Notre Seigneur disait cela en parlant des pharisiens qui étaient
spirituellement morts et dont il n'y
avait rien à tirer. Moi, je ne dis pas que tout est mort dans ce qui
est tout de même l'Eglise romaine. Les ruines sont terribles, engendrées
par des principes faux, mais il y aurait dans l'Eglise comme un système
de vases communicants : ce qu'on perd d'un côté, on va le gagner de
l'autre. L'Eglise subit une sorte de mue ; disons que nous avons été
les premiers à muer et c'est peut-être pour cela qu'on ne nous
a pas très bien compris. Mais ce qui a été construit grâce aux
sacres, autour des sacres, servira de référence, de base à la
reconstruction. Ce que je tire de ces considérations est très simple :
contrairement à ce que certains pensent, les sacres ne sont pas
seulement une rustine, une réparation provisoire qui tiendra plus ou
moins et qui serait issue du désordre antérieur, c'est un acte de
salut, c'est un acte précurseur.
La
Fraternité Saint Pie X est-elle une avant-garde ou une arrière-garde
dans le combat catholique aujourd'hui ?
Je
dirais que la Fraternité est une avant-garde et une arrière-garde,
mais pas sous le même rapport. Nous sommes une avant-garde et c'est
sans le vouloir, par le fait des circonstances sur tous les sujets. En
morale, en doctrine, nous sommes propulsés dans les premières tranchées,
en première ligne. Il y a des gens qui se croyaient en avance sur nous
dans le combat catholique que vous évoquez et qui se retrouvent bien
derrière nous. Je pense ici en particulier, je dois vous le dire, aux sédévacantistes.

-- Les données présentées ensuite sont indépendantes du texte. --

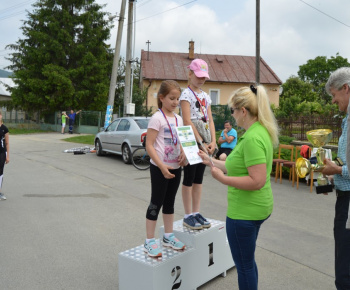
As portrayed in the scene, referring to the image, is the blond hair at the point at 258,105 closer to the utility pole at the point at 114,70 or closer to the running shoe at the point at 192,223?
the running shoe at the point at 192,223

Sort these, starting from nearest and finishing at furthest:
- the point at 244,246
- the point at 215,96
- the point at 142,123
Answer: the point at 244,246 → the point at 142,123 → the point at 215,96

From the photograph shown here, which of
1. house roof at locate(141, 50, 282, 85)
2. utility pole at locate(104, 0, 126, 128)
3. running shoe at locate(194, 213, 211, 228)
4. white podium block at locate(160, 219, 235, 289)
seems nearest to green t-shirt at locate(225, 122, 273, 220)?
white podium block at locate(160, 219, 235, 289)

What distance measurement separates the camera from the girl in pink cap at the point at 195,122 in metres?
3.78

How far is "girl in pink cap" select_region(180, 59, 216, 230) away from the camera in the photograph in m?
3.78

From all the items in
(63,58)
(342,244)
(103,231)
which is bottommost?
(103,231)

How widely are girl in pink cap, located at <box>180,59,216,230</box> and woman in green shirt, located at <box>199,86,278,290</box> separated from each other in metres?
1.12

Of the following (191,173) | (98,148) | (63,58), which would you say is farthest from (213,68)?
(191,173)

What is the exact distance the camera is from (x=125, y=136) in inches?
473

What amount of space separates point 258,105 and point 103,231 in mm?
3550

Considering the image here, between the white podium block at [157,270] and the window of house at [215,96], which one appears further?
the window of house at [215,96]

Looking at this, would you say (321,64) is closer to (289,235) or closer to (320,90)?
(320,90)

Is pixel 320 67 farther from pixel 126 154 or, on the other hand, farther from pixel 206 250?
pixel 206 250

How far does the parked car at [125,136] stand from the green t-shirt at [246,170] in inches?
344

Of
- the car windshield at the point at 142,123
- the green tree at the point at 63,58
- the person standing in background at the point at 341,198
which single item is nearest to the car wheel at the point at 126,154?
the car windshield at the point at 142,123
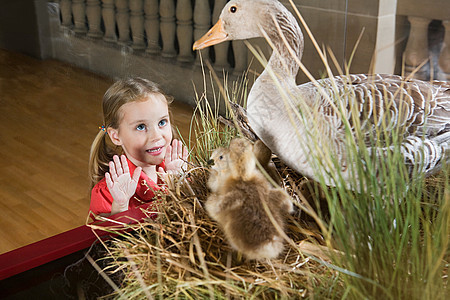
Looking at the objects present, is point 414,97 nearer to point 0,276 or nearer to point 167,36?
point 0,276

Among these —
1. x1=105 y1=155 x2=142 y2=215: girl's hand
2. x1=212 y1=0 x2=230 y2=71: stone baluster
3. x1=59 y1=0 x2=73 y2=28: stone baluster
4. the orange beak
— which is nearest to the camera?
the orange beak

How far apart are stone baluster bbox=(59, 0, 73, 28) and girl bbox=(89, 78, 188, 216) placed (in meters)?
0.24

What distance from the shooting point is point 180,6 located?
5.13 ft

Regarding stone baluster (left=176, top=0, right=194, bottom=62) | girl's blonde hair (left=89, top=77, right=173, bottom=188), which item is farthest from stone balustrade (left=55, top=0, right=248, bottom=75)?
girl's blonde hair (left=89, top=77, right=173, bottom=188)

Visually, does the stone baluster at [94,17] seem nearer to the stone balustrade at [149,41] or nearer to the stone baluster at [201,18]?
the stone balustrade at [149,41]

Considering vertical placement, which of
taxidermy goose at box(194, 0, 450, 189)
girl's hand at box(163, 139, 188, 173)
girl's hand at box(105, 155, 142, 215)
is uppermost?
taxidermy goose at box(194, 0, 450, 189)

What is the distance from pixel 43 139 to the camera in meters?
1.59

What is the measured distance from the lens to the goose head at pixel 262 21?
0.82 meters

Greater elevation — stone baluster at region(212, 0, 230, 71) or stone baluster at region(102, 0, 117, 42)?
stone baluster at region(102, 0, 117, 42)

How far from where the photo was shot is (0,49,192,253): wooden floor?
4.97 feet

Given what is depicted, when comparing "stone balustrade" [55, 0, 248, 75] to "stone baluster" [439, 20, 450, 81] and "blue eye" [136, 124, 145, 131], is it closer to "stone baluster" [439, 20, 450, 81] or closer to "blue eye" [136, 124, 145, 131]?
"blue eye" [136, 124, 145, 131]

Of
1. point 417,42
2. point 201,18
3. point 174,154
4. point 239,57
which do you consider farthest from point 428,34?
point 174,154

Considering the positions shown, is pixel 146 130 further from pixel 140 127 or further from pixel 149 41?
pixel 149 41

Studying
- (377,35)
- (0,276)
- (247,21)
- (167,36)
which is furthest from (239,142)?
(377,35)
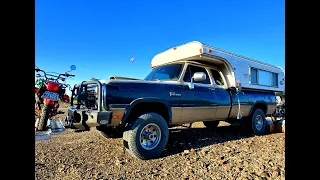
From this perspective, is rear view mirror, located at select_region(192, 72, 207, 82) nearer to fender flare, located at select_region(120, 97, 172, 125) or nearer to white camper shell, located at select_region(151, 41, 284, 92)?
white camper shell, located at select_region(151, 41, 284, 92)

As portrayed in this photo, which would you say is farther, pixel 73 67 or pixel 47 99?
pixel 73 67

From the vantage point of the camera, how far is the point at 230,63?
A: 5.89 metres

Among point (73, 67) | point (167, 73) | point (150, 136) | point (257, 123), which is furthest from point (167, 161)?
point (257, 123)

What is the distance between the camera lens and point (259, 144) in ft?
16.9

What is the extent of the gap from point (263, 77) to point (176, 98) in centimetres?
450

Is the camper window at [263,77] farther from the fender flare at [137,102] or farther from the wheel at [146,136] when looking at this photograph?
the wheel at [146,136]

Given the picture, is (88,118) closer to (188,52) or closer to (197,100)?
(197,100)

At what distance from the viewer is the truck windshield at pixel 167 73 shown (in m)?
4.94

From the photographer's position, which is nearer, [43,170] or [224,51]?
[43,170]

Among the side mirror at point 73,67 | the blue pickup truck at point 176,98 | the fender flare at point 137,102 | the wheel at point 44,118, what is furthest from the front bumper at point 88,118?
the side mirror at point 73,67

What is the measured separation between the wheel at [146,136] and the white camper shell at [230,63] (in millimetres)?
2155
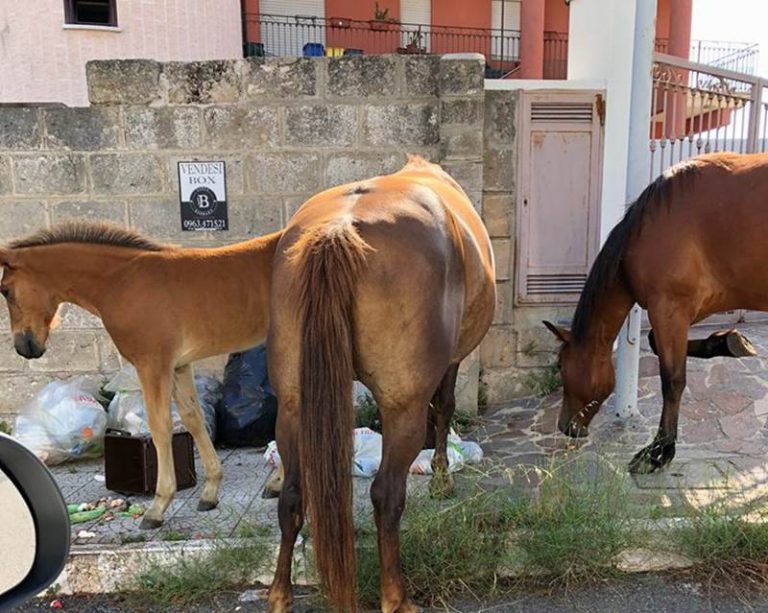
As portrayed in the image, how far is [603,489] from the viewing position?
3102 millimetres

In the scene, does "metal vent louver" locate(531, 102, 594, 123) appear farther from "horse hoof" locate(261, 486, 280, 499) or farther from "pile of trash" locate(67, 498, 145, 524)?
"pile of trash" locate(67, 498, 145, 524)

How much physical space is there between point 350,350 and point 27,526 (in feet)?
3.53

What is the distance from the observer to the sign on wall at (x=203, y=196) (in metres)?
4.82

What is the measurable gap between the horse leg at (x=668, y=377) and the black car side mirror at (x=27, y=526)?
297 centimetres

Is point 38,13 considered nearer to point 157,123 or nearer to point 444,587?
point 157,123

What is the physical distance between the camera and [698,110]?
5.58m

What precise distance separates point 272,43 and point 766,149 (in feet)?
55.9

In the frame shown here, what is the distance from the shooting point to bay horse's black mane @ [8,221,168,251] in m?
3.11

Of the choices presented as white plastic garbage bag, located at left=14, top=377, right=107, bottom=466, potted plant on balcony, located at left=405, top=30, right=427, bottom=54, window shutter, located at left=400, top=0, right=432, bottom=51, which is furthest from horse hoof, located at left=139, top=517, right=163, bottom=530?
window shutter, located at left=400, top=0, right=432, bottom=51

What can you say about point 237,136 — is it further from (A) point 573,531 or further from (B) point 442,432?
(A) point 573,531

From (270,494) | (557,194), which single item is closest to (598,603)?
(270,494)

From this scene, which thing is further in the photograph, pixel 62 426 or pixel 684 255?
pixel 62 426

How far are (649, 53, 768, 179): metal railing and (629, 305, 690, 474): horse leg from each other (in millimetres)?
2228

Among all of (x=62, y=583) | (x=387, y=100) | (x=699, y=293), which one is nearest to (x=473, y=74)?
(x=387, y=100)
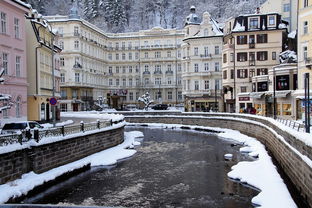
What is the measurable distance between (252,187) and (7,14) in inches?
945

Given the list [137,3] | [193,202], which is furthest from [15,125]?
[137,3]

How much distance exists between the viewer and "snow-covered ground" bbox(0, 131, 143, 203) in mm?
17356

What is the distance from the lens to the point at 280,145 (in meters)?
25.3

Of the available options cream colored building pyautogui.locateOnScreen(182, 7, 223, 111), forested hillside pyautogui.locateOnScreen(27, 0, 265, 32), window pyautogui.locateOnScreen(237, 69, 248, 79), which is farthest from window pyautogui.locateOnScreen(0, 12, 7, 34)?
forested hillside pyautogui.locateOnScreen(27, 0, 265, 32)

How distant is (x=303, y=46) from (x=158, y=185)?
28046 millimetres

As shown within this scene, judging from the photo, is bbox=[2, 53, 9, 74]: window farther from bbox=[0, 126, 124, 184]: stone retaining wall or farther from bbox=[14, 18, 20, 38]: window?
bbox=[0, 126, 124, 184]: stone retaining wall

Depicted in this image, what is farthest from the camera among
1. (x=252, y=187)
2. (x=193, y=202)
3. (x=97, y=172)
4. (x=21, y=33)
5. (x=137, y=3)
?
(x=137, y=3)

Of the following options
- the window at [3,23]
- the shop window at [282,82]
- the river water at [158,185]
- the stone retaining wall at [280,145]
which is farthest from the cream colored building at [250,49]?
the window at [3,23]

Mais nous devons aussi camper à l'arrière-garde du troupeau, car il
faut patienter avec ceux qui ne comprennent pas le combat, qui ne sont
pas des battants. Ils gardent la foi, mais ils ne savent que se
raccrocher au bateau pour ne pas couler. Il ne faut pas leur demander
tout de suite de défendre toutes les positions les plus exposées ni de
voir clair sur la liberté religieuse, sur la messe, etc. A ceux-là,
nous donnons les sacrements ; nous voulons leur rendre la vie, leur
rendre la santé avant tout.
De
quelle manière la Fraternité Saint-Pie X se met-elle concrètement au
service de l'Eglise aujourd'hui ?
Le
plus grand service dans l'Eglise est le témoignage de la Foi, en
doctrine comme dans les faits. À cet égard la FSSPX occupe une place
éternellement actuelle et actuellement éternelle. On peut le résumer
en ceci que tous les autres catholiques se demandent quelle part de vérité
ils ont encore le droit de professer au grand jour dans l'Eglise qui se
dit elle-même conciliaire, et, quant à nous, nous nous demandons
seulement quelle autorité nous laisse devant les chrétiens notre
liberté, notre choix résolument libre de la vérité intégrale. On
peut regretter que ce témoignage traditionaliste ne soit plus aussi
incisif et récurrent que par le passé. Mais le développement de notre
Fraternité et les initiatives de quelques prêtres institutionnalisent
heureusement ce qui était charismatique chez Mgr Lefebvre. Mgr agissait
d'égal à égal avec les autorités romaines : parmi les successeurs
des apôtres, il lut le seul à garder la romanité, cela lui a donné
une autorité historique en quelque sorte.